▶ [HOW TO COMPLETE THIS TASK]: Repeat exactly the lines below from the line that contains "Free Printable Alphabet" to the last line, inclusive, without the pictures.

▶ [DATA SEGMENT]:

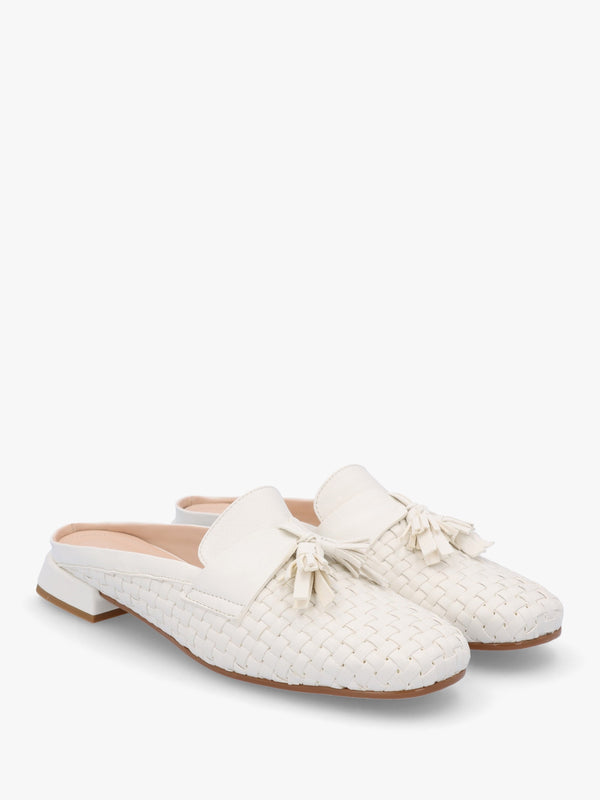 Nova Cream Leather Woven Backless Mules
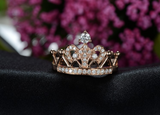 2.8ct Round Cut Diamond Engagement Ring 14k Rose Gold Finish Crown Queen Design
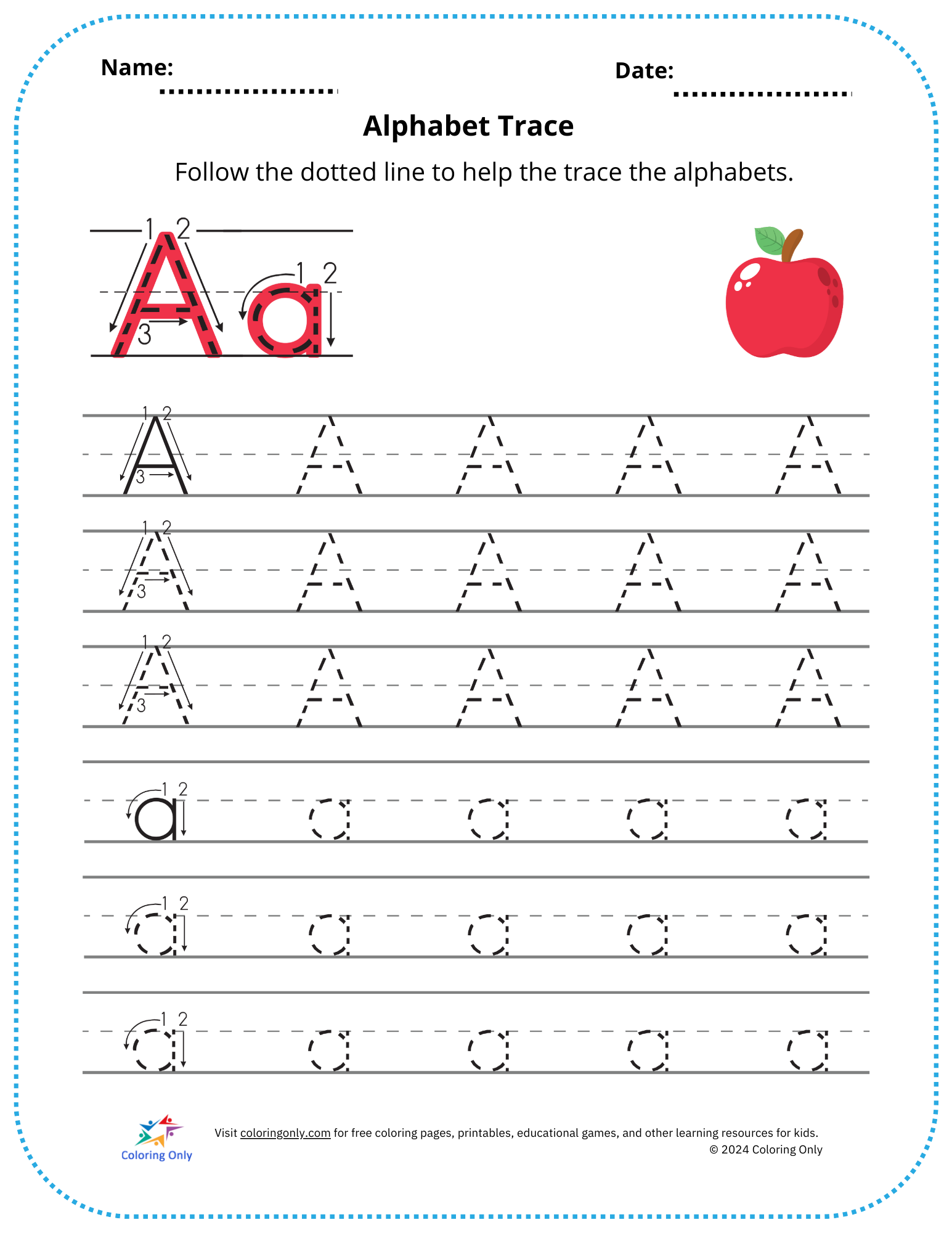 Free Printable Alphabet Trace Sheets More Printables For Everyone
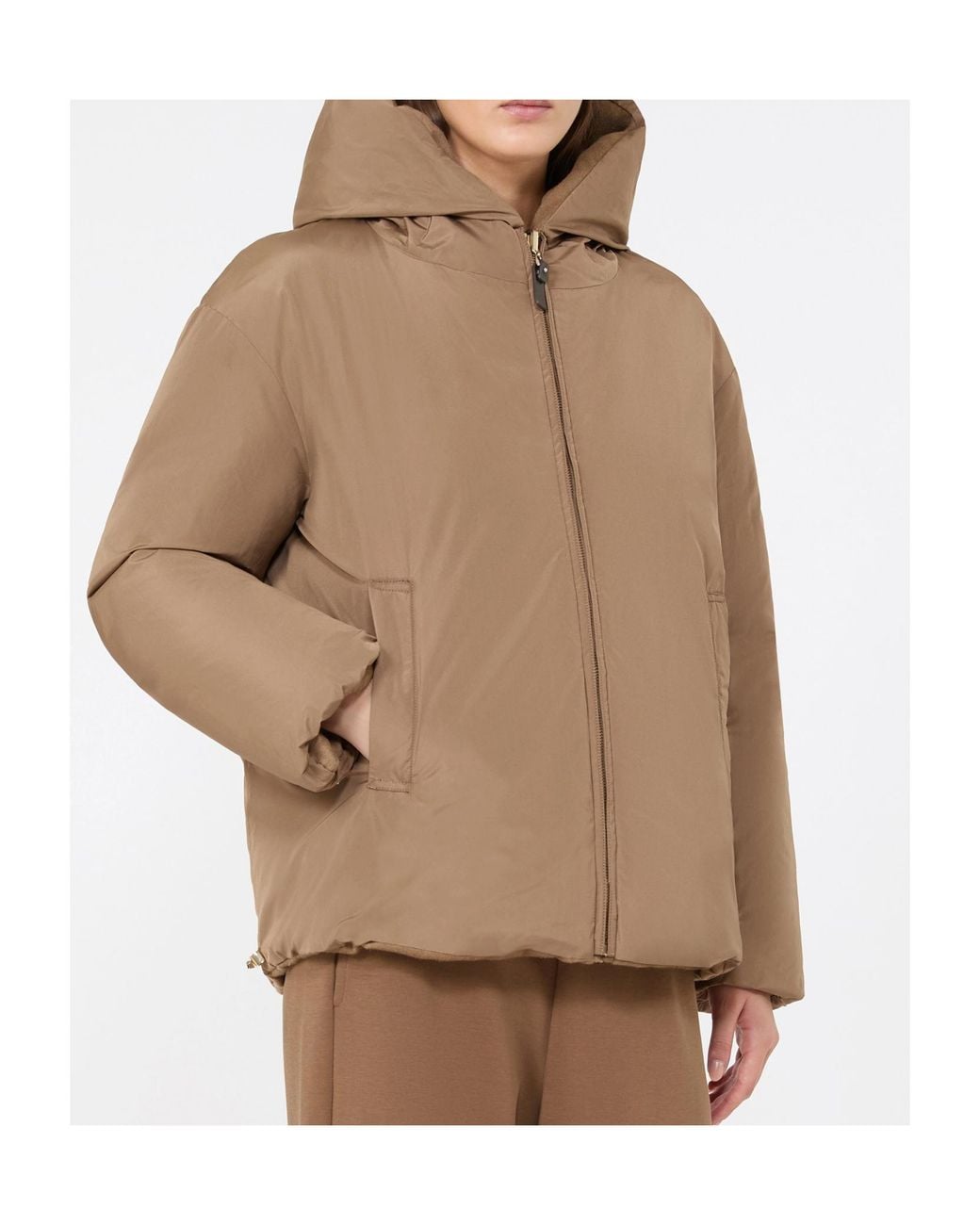 Max Mara Brown Reversible Camel Puffer Jacket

▶ [ANSWER TO THE EXERCISE]:
 Free Printable Alphabet Trace Sheets More Printables For Everyone
 Max Mara Brown Reversible Camel Puffer Jacket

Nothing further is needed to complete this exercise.